En pratique, cela a consisté à annoncer l’arrivée au sein de l’établissement du dossier patient informatisé par différentes publications sur les journaux internes de l’hôpital et sur le site Intranet, puis à organiser deux journées d’informations et de réflexions sur la confidentialité, et publier des documents à destination des agents sur les règles d’usages du dossier patient et sur l’utilisation du logiciel. Cette campagne de déploiement a été renforcée par des actions de formation à destination des différents utilisateurs du logiciel informatique, et par des actions de remédiation qualitative. Un groupe de réflexion sur les transmissions ciblées s’est ainsi constitué afin d’enrichir le dossier patient sur la base d’un langage commun. De même, le logiciel DP2I s’est étoffé au fur et à mesure des suggestions des agents et a donné lieu à de nouvelles actions de formation.

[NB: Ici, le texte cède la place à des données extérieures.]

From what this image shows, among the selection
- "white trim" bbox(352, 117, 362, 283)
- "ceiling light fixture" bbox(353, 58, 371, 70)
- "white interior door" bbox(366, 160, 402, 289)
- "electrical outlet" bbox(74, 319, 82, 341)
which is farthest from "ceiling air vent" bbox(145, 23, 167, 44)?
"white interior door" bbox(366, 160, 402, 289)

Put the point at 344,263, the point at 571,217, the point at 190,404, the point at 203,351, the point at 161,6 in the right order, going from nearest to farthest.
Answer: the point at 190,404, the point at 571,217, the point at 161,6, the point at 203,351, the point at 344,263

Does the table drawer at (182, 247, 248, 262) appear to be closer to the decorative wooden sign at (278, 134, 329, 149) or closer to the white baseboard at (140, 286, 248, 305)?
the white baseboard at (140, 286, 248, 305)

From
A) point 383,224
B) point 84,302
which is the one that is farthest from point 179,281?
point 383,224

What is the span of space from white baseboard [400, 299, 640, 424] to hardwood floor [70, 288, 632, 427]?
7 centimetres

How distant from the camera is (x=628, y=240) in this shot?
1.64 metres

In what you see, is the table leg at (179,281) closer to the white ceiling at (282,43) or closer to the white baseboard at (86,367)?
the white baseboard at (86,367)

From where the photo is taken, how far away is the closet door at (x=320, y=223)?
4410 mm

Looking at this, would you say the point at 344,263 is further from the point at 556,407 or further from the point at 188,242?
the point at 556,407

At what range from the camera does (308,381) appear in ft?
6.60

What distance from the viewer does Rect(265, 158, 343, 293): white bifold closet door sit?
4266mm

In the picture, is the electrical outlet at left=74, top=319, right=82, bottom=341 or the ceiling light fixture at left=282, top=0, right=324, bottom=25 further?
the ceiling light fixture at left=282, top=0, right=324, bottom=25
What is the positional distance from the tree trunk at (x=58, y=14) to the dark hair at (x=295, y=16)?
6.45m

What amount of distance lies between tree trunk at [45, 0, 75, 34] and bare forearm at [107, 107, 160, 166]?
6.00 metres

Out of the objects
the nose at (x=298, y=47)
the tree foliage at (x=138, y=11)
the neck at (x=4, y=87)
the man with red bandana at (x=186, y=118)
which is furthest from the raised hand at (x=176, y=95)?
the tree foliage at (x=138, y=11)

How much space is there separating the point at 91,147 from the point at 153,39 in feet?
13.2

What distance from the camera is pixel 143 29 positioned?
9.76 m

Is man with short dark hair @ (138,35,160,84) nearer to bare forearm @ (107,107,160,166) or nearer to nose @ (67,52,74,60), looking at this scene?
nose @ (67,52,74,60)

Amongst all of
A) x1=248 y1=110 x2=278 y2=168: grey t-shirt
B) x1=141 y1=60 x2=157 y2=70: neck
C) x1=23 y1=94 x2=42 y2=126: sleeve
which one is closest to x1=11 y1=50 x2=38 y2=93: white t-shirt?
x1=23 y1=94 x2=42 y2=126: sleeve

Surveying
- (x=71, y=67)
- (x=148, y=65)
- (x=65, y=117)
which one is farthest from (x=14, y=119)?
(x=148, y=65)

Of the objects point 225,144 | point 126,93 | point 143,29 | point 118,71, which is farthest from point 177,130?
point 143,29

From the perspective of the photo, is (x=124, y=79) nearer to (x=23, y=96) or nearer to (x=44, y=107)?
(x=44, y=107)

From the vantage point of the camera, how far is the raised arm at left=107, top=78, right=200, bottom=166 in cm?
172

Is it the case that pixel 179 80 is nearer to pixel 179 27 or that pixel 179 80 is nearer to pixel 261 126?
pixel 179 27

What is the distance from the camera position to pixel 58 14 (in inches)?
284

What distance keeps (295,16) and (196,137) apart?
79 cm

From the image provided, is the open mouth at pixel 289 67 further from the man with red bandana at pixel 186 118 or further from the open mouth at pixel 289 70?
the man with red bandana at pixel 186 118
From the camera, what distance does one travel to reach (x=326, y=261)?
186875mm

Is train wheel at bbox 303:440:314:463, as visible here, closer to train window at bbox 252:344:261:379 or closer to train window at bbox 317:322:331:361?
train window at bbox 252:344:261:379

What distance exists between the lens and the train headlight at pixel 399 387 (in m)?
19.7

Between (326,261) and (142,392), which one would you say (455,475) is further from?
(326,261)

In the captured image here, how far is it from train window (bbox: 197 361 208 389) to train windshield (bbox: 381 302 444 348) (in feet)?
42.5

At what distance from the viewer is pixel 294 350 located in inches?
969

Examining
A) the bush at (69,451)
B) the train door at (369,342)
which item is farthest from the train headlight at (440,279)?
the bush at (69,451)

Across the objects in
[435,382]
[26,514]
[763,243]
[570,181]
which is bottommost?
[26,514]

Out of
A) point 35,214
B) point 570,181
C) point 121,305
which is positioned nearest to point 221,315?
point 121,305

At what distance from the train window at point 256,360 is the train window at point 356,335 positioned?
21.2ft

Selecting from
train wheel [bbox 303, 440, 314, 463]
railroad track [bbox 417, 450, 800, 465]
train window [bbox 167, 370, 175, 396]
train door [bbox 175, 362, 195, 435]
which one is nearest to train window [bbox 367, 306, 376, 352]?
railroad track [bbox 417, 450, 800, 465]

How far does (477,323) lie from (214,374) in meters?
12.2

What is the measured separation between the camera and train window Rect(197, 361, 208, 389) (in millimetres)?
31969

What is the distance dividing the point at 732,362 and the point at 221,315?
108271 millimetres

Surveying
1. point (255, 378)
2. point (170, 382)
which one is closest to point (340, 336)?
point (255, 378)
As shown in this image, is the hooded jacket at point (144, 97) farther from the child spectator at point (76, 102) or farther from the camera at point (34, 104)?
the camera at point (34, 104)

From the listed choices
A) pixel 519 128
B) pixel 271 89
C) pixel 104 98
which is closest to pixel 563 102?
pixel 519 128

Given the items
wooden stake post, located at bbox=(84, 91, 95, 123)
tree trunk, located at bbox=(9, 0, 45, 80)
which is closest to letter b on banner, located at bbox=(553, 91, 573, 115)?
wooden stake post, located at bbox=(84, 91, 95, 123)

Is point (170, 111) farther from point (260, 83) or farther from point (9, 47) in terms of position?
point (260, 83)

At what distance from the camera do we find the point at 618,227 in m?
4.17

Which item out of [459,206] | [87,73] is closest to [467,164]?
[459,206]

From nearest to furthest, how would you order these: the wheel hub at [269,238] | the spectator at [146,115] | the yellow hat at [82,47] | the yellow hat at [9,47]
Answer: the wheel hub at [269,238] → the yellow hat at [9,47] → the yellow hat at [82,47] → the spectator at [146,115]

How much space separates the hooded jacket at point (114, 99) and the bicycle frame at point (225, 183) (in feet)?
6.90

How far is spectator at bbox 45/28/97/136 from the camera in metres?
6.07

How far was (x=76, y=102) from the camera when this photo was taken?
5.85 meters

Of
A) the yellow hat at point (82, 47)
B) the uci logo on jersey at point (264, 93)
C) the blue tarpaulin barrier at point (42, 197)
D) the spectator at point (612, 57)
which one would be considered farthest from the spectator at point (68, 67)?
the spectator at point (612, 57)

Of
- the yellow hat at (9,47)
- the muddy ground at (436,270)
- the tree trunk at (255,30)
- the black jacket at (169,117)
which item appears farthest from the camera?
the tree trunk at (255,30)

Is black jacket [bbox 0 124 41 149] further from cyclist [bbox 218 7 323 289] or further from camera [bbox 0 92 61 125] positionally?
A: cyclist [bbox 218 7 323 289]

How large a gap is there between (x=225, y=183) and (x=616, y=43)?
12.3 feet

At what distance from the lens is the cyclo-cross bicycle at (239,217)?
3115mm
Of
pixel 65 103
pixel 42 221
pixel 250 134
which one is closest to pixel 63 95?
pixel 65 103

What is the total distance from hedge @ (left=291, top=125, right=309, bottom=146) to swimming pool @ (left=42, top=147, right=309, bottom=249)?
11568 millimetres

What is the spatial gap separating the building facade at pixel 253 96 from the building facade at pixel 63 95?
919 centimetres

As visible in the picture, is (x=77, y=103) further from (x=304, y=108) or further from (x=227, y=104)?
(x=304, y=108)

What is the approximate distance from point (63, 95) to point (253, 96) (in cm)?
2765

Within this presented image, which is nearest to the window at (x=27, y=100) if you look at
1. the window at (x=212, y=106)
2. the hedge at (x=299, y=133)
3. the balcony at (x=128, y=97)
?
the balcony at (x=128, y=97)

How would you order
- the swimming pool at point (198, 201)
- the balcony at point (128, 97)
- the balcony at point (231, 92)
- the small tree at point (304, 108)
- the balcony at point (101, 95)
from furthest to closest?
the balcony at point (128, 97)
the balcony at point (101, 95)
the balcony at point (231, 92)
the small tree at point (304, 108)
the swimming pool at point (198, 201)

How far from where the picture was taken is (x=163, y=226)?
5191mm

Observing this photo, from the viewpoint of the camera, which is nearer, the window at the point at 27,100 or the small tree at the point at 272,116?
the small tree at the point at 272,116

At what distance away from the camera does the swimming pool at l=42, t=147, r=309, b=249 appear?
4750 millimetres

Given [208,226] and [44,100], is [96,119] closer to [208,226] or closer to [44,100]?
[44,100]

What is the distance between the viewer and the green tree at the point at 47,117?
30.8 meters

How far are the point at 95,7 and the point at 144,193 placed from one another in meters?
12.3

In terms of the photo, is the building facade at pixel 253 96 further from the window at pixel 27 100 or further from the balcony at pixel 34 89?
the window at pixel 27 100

Les cadres de santé de l’établissement se sont impliqués pour accompagner le changement et faire émerger de nouvelles postures au sein des équipes dont ils avaient la charge. Cependant, malgré ce dispositif, presqu’un an et demi après le début du déploiement, nous avons pu constater une persistance des problématiques préalablement citées et une recrudescence des résistances au changement. Ceci nous a amenés à penser, pour les structures dont nous avions la charge, à une démarche d’amélioration qualité sous l’angle des écrits professionnels. La venue en stage d’une étudiante cadre de santé a permis d’optimiser la démarche légitimée par les observations et échanges avec les acteurs de soin du terrain, le but étant d’accompagner ce collectif vers un changement des pratiques de travail durable. Cet état des lieux a donné suite à une conduite d’actions passant d’abord par une phase de mise à niveau, puis par une transcription écrite qui doit être reprise ces prochains mois en institutionnel sur Intranet et sur le journal interne de la qualité à l’hôpital. Ces supports ont ainsi pu faire l’objet d’échanges au sein des équipes pour souligner les nécessaires changements des pratiques et inclure la dimension de conformité aux réglementations et recommandations en vigueur.
Après des temps d’informations et de reprises basés sur la pédagogie et le contrôle, et grâce aux soutiens et aux accompagnements pour expliquer l’ergonomie du logiciel, les pratiques professionnelles évoluent progressivement vers un usage plus systématique du logiciel informatique. Les connaissances autour du dossier patient, de la confidentialité des soins ou du secret professionnel s’améliorent et teintent le quotidien des soins d’une attention soutenue vers la qualité et la sécurité. En tant que garant local du projet, cela n’empêche pas d’évaluer sans cesse les actions de transmission des soignants en veillant à la bonne tenue du dossier, ou en envoyant en formation, si nécessaire, les agents pour améliorer leurs transmissions.
Ce travail se veut surtout collaboratif et encourageant les bonnes pratiques pour fédérer une démarche qualité au sein de l’équipe autour du patient afin de valoriser et d’inscrire cette démarche responsable dans une démarche de développement durable.